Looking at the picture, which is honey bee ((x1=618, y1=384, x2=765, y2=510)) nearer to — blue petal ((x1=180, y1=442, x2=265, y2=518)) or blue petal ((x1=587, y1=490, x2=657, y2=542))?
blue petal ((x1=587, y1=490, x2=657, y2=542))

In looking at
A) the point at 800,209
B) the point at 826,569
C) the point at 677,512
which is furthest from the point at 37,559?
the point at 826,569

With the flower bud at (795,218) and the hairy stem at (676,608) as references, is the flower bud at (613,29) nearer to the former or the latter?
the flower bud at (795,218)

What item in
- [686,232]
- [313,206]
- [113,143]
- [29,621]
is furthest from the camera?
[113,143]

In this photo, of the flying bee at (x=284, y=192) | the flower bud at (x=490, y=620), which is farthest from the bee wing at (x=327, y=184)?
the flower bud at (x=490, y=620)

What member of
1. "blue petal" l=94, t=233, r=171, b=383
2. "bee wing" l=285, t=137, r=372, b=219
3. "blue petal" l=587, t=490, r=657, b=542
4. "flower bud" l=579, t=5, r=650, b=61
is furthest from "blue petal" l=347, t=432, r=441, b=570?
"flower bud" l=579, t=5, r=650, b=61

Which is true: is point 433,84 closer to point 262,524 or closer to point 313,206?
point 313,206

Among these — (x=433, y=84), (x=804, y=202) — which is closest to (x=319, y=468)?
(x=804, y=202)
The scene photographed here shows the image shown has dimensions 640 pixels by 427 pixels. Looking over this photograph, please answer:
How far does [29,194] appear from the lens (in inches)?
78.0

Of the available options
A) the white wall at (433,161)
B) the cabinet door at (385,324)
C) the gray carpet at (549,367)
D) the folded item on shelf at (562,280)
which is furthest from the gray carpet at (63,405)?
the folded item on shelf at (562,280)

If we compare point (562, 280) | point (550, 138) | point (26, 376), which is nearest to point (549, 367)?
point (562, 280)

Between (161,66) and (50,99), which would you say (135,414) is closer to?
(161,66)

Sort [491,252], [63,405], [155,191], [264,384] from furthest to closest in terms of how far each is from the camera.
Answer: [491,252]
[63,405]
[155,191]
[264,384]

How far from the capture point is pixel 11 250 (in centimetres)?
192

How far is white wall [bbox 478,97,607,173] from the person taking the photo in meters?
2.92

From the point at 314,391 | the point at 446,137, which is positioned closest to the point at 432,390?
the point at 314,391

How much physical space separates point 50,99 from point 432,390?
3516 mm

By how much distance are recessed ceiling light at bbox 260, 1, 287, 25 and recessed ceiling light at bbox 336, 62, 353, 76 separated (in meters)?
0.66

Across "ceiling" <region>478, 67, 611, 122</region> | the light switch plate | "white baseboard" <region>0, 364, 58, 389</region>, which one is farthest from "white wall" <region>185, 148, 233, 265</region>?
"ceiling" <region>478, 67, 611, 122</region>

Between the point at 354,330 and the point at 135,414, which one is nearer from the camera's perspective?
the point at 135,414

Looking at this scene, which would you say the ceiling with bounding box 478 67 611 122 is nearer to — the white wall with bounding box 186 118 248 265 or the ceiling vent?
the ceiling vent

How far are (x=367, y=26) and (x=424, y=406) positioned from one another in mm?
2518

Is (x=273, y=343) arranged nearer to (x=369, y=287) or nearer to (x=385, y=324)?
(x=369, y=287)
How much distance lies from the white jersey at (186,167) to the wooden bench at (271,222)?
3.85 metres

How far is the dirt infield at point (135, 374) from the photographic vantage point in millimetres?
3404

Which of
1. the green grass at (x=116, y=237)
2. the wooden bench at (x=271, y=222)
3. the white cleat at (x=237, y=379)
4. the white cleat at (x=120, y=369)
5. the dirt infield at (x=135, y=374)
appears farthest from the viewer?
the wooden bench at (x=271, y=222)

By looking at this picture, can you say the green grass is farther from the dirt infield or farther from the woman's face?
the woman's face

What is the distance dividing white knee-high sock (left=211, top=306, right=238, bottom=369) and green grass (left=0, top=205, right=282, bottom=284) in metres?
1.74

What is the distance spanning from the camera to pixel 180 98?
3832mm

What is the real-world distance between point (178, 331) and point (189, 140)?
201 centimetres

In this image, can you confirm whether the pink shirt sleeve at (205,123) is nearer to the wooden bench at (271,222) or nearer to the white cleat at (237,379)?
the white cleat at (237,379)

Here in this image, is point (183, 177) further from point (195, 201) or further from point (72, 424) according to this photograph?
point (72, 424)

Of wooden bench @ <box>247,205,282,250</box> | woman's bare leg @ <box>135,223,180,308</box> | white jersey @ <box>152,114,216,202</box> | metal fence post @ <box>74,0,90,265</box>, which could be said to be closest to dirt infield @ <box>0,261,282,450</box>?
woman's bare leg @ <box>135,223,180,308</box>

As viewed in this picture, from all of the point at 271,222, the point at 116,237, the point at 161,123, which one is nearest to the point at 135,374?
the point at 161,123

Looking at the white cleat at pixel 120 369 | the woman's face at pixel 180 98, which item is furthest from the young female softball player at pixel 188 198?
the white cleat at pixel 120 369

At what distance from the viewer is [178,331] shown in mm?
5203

___

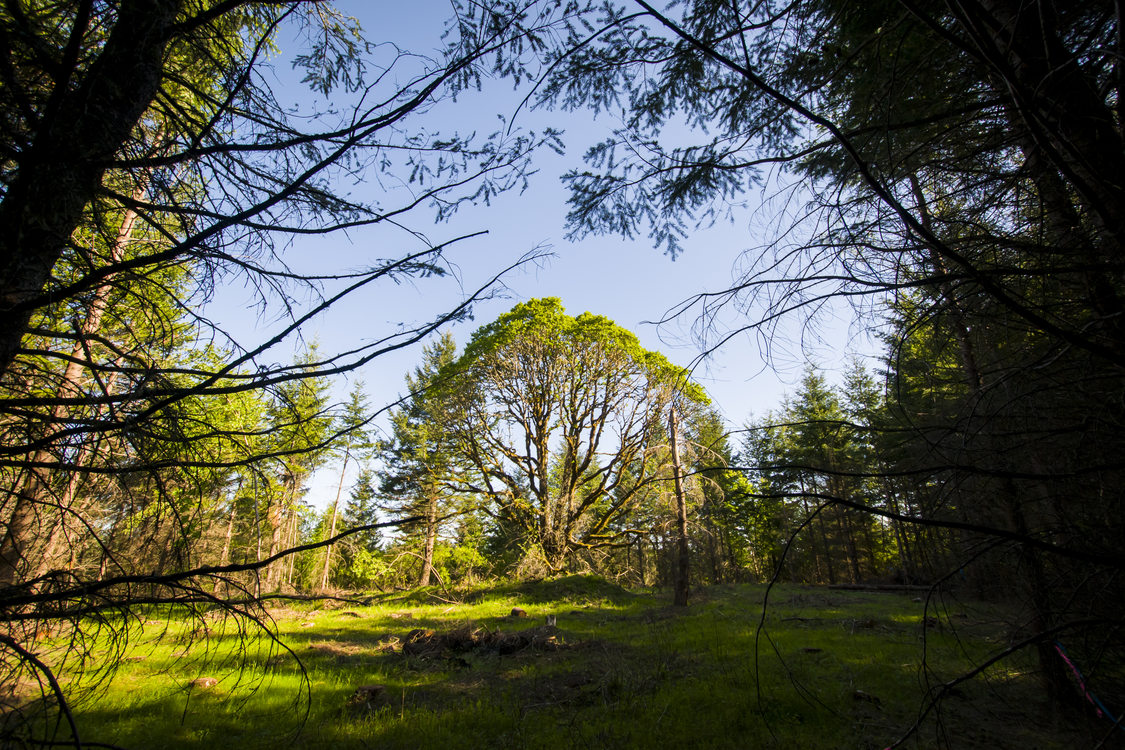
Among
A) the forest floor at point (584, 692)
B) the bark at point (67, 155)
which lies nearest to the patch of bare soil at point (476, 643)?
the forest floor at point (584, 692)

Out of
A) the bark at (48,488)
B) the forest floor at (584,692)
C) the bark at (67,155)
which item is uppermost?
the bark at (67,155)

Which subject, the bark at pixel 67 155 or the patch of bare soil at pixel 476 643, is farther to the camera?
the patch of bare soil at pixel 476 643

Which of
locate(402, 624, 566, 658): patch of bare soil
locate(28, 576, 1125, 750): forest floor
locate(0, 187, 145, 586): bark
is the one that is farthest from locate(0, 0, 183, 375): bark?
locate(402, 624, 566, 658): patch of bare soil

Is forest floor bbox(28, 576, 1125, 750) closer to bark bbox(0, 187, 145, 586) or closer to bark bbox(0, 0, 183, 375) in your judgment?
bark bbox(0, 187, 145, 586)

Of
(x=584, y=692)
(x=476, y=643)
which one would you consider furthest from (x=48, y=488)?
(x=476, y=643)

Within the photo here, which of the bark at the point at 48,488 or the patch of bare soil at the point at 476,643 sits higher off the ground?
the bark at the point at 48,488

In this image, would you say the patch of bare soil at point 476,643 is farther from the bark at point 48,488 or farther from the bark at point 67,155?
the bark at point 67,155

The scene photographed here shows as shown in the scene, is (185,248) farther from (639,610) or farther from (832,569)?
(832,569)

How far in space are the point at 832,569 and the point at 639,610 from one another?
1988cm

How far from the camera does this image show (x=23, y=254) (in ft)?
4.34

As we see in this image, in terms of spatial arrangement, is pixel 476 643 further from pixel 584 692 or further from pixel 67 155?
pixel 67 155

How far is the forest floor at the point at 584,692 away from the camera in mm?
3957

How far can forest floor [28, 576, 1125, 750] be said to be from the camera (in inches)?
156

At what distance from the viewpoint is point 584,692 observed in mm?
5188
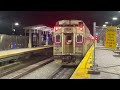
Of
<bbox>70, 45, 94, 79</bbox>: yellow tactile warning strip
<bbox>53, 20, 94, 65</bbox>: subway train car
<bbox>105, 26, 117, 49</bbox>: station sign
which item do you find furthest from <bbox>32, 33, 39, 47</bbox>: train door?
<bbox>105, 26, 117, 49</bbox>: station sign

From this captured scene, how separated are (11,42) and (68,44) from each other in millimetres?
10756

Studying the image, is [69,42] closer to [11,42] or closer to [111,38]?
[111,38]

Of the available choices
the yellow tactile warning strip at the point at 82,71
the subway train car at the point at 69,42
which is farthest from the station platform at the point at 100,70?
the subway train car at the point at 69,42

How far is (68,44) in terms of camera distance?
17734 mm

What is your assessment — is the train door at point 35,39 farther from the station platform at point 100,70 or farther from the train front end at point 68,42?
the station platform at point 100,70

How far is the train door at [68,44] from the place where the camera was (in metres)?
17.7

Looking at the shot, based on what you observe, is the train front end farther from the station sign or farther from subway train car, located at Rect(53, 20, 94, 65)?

___

Please recast everything above, from the line containing "By how much" down to the line containing "201 centimetres", both lines included, as a JSON list of strings with one string per line and blank lines omitted.

[
  "By how much distance are recessed ceiling light at bbox 260, 1, 287, 25 and recessed ceiling light at bbox 336, 62, 353, 76 separated (in meters)?",
  "0.66",
  "Across \"ceiling\" <region>478, 67, 611, 122</region> | the light switch plate | \"white baseboard\" <region>0, 364, 58, 389</region>, which one is farthest from \"white wall\" <region>185, 148, 233, 265</region>?",
  "\"ceiling\" <region>478, 67, 611, 122</region>",
  "Between the point at 354,330 and the point at 135,414, which one is nearer from the camera's perspective?",
  "the point at 135,414",
  "Looking at this scene, which would you say the ceiling with bounding box 478 67 611 122 is nearer to — the white wall with bounding box 186 118 248 265 or the ceiling vent?",
  "the ceiling vent",
  "How far are (x=367, y=26) and (x=424, y=406) positioned from one another in mm?",
  "2518",
  "Is (x=273, y=343) arranged nearer to (x=369, y=287) or nearer to (x=385, y=324)?",
  "(x=369, y=287)",
  "How much distance lies from the white jersey at (186,167) to the wooden bench at (271,222)?",
  "3.85 metres",
  "How far is the dirt infield at point (135, 374) from the photographic vantage point in millimetres?",
  "3404",
  "Which of",
  "1. the green grass at (x=116, y=237)",
  "2. the wooden bench at (x=271, y=222)",
  "3. the white cleat at (x=237, y=379)",
  "4. the white cleat at (x=120, y=369)",
  "5. the dirt infield at (x=135, y=374)",
  "appears farthest from the viewer?",
  "the wooden bench at (x=271, y=222)",
  "By looking at this picture, can you say the green grass is farther from the dirt infield or farther from the woman's face?",
  "the woman's face",
  "What is the distance dividing white knee-high sock (left=211, top=306, right=238, bottom=369) and green grass (left=0, top=205, right=282, bottom=284) in metres?",
  "1.74",
  "What is the distance spanning from the camera to pixel 180 98?",
  "3832mm",
  "What is the real-world distance between point (178, 331) and point (189, 140)?",
  "201 centimetres"
]